The effect of the slurry thickness on the chemical mechanical polishing (CMP) of the silicon oxide thin films was investigated. During CMP, the slurry thickness between the wafer to be polished and the pad was measured from the sheet resistance by a 4-point probe embedded on the pad. By increasing the slurry thickness at a constant download, the friction force continuously decreased due to the reduction of the effective contact area between the wafer and the pad. However, the polishing rate of the silicon oxide film increased at first stage with the slurry thickness, reaching a maximum value and then decreased. The critical slurry thickness, at which the polishing rate shows a peak, was not found to vary with the download. These results show that the limiting steps that govern the polishing rate of the silicon oxide can be divided into two distinct regions at the critical slurry film thickness.
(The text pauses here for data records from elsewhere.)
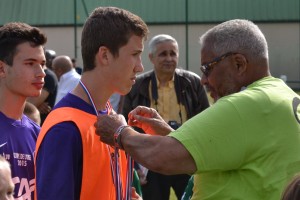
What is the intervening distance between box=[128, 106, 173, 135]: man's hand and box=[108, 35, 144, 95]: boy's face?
10.2 inches

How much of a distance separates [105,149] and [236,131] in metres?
0.64

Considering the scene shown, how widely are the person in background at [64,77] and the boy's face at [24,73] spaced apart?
212 inches

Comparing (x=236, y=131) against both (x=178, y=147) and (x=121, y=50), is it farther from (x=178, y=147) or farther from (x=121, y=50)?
Result: (x=121, y=50)

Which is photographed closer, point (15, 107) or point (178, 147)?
Answer: point (178, 147)

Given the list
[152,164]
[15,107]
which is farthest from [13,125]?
[152,164]

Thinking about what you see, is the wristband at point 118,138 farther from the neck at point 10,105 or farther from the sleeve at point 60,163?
the neck at point 10,105

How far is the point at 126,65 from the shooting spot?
10.7 feet

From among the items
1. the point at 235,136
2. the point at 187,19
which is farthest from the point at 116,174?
the point at 187,19

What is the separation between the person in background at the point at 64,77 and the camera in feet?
32.2

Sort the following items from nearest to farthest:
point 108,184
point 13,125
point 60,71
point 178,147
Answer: point 178,147 → point 108,184 → point 13,125 → point 60,71

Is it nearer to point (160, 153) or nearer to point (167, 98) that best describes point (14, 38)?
point (160, 153)

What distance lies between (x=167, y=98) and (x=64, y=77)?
11.3ft

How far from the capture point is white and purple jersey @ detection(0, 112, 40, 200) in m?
3.65

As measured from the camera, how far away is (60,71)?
1122 cm
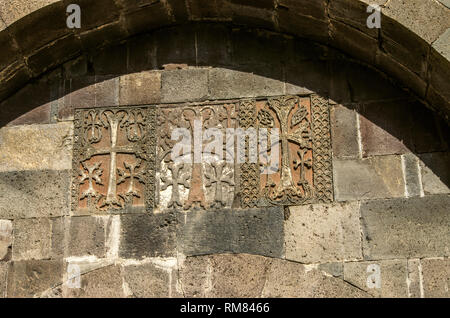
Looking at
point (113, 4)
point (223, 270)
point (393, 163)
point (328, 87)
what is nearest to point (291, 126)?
point (328, 87)

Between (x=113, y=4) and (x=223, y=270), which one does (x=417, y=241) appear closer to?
(x=223, y=270)

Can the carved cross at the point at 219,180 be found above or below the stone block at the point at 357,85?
below

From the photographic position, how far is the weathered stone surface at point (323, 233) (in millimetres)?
5039

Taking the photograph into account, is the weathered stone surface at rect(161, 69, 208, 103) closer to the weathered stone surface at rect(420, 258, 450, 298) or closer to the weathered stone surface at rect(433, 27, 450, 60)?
the weathered stone surface at rect(433, 27, 450, 60)

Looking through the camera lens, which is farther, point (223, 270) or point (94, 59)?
point (94, 59)

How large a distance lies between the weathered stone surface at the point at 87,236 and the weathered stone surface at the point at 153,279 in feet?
0.83

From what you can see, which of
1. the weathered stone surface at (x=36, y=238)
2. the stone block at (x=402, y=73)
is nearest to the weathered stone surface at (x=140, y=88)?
the weathered stone surface at (x=36, y=238)

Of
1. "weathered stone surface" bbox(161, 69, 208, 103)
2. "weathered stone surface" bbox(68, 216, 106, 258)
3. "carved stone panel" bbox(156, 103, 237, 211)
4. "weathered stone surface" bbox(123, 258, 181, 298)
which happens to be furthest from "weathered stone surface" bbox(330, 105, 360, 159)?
"weathered stone surface" bbox(68, 216, 106, 258)

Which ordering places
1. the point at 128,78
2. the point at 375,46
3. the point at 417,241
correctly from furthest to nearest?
1. the point at 128,78
2. the point at 375,46
3. the point at 417,241

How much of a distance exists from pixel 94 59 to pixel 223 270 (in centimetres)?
189

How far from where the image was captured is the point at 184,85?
5598mm

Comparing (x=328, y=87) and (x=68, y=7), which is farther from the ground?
(x=68, y=7)

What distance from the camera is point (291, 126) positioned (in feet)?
17.7

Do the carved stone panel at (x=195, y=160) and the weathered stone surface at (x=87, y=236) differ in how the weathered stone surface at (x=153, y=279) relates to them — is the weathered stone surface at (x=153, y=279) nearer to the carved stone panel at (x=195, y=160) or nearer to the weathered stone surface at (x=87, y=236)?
the weathered stone surface at (x=87, y=236)
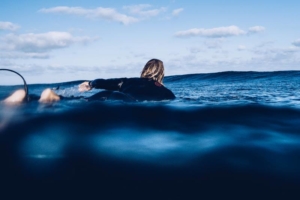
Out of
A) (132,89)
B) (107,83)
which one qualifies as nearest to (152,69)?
(132,89)

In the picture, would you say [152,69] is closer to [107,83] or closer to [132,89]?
[132,89]

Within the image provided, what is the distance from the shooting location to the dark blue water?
2488mm

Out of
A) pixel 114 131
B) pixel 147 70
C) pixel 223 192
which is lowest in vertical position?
pixel 223 192

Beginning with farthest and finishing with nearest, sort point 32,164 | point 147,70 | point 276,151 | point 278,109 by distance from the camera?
point 147,70 < point 278,109 < point 276,151 < point 32,164

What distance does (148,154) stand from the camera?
3.22 meters

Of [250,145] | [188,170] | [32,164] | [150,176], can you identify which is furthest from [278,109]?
[32,164]

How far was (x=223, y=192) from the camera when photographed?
2.45m

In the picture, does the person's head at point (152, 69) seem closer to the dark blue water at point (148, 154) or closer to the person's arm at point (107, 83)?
the person's arm at point (107, 83)

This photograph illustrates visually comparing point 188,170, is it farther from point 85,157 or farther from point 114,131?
point 114,131

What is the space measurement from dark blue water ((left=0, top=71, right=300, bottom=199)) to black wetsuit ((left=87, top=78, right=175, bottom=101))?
202cm

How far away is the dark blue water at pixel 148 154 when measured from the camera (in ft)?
8.16

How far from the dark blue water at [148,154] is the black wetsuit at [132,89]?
202 cm

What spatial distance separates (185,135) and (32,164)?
2.18 m

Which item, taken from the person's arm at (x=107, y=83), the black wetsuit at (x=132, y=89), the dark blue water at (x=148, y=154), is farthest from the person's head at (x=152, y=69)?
the dark blue water at (x=148, y=154)
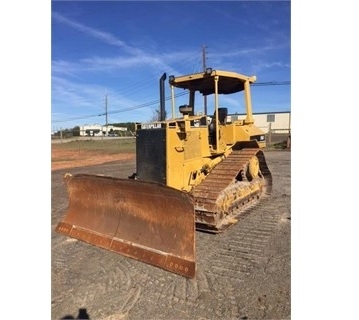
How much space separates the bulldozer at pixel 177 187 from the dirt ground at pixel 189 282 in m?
0.15

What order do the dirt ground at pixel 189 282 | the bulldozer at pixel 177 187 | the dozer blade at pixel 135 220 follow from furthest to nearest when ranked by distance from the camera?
1. the bulldozer at pixel 177 187
2. the dozer blade at pixel 135 220
3. the dirt ground at pixel 189 282

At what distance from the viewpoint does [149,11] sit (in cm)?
251

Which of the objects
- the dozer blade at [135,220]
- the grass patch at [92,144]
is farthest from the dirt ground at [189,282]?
the grass patch at [92,144]

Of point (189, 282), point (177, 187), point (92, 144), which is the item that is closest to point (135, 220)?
point (177, 187)

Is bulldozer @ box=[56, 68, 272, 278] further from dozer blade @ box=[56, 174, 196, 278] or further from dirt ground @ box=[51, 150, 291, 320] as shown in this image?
dirt ground @ box=[51, 150, 291, 320]

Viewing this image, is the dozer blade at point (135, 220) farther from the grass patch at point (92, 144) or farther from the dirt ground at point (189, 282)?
the grass patch at point (92, 144)

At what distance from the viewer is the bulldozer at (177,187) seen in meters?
3.00

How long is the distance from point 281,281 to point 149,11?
2.19 meters

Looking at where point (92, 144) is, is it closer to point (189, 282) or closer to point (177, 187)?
point (177, 187)

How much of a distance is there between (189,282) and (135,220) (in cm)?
95
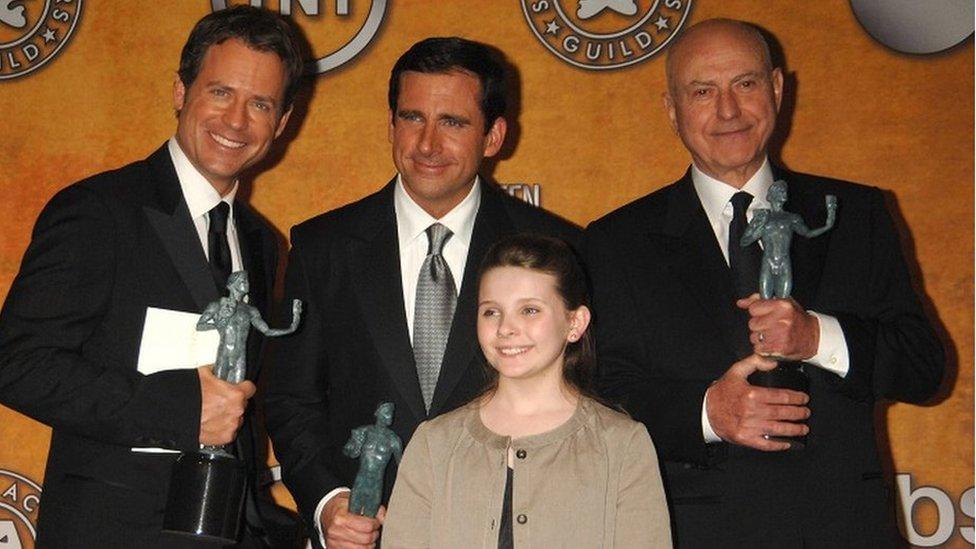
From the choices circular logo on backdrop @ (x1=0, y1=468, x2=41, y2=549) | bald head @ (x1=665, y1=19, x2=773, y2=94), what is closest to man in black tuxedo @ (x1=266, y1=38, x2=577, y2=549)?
bald head @ (x1=665, y1=19, x2=773, y2=94)

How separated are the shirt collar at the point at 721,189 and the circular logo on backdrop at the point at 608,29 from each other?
3.65ft

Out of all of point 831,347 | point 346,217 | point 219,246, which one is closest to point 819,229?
point 831,347

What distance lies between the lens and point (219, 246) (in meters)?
2.77

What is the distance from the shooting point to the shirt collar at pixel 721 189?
285 cm

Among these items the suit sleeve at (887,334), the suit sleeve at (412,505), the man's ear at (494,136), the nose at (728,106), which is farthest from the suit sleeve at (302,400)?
the suit sleeve at (887,334)

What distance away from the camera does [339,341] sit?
2934 mm

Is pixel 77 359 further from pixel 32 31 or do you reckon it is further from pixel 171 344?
pixel 32 31

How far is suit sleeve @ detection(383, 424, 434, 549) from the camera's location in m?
2.44

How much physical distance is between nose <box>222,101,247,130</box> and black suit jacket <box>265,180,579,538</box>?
0.35 metres

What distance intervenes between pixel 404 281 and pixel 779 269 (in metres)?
0.93

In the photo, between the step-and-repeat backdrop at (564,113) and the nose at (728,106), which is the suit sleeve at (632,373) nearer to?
the nose at (728,106)

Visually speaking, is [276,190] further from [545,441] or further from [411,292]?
[545,441]

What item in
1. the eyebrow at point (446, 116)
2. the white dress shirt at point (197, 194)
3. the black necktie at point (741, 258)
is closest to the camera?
the black necktie at point (741, 258)

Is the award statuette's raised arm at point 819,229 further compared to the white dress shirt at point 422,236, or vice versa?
the white dress shirt at point 422,236
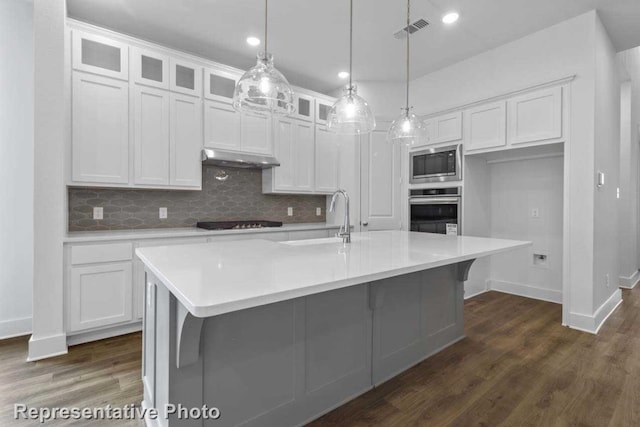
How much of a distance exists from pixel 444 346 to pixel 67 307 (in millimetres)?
3099

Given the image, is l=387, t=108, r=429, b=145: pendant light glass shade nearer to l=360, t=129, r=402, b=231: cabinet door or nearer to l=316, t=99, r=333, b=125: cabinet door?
l=360, t=129, r=402, b=231: cabinet door

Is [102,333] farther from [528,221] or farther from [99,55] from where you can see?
[528,221]

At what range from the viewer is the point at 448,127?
4.11 meters

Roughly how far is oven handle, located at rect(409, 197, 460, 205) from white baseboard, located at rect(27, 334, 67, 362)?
403 centimetres

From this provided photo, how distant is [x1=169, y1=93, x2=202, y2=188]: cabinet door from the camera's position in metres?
3.28

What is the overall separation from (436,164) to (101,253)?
386 centimetres

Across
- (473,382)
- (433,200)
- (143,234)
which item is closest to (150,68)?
(143,234)

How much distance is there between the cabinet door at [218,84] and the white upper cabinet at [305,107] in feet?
2.95

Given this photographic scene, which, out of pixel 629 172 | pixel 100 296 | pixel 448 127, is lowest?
pixel 100 296

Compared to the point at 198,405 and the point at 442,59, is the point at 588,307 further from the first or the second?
the point at 198,405

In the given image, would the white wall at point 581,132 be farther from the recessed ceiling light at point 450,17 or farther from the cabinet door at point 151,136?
the cabinet door at point 151,136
One is the chemical reaction rate limited region at the thinner slurry film than the critical thickness and the other is the mechanical polishing rate limited region at the thicker slurry film. In order to obtain high selectivity and a smooth surface after the polishing of stacked films, CMP should be performed with a slurry layer that is thicker than the critical slurry film thickness. These results should be valuable when considering the process of a STI (Shallow Trench Isolation) for device isolation. In addition, we have investigated a process monitoring of CMP by in-situ measuring the friction force. The monitor enabled us to accurately detect the polishing end point in the polishing of stacked films

Slurry thickness를 독립변수로 조절할 수 있는 연마 장치를 사용하여, slurry thickness가 oxide CMP에 미치는 영향을 조사하였다. 먼저, 패드에 장착된 4-point probe를 이용하여 웨이퍼와 패드사이에 형성되는 slurry thickness를 실시간으로 측정하였다. Download, 상대속도, slurry의 pH와 abrasive 농도를 변화시키면서 slurry thickness에 따른 마찰력을 측정하여, slurry thickness에 따른 패드asperity와 웨이퍼 간의 effective contact area의 수학적인 관계를 조사하였다. Oxide의 연마속도 결정단계는 slurry thickness에 따라 표면화학반응속도영역과 기계연마속도영역으로 구분되었다. Critical thickness보다 얇은 slurry film인 경우, 연마속도는 slurry와 웨이퍼 간의 화학반응속도에 의해 결정되며, 연마속도와 마찰력은 반비례한다. Critical thickness보다 두꺼운 경우 연마속도는 웨이퍼와 abrasive간의 기계연마속도에 의해 결정되며, 연마속도와 마찰력은 비례한다. 적층구조에서 높은 선택비와 연마 후 매끈한 표면를 얻기 위해서는 critical thickness보다 두꺼운 slurry film을 형성시킬 수 있는 공정조건에서 CMP를 수행하여야 한다. 이러한 결과는 소자분리 공정으로 STI를 고려한다면 효과적이다. 또한, 실시간 마찰력 측정법을 공정 모니터링에 적용하여 신뢰할만한 결과를 얻을 수 있었다.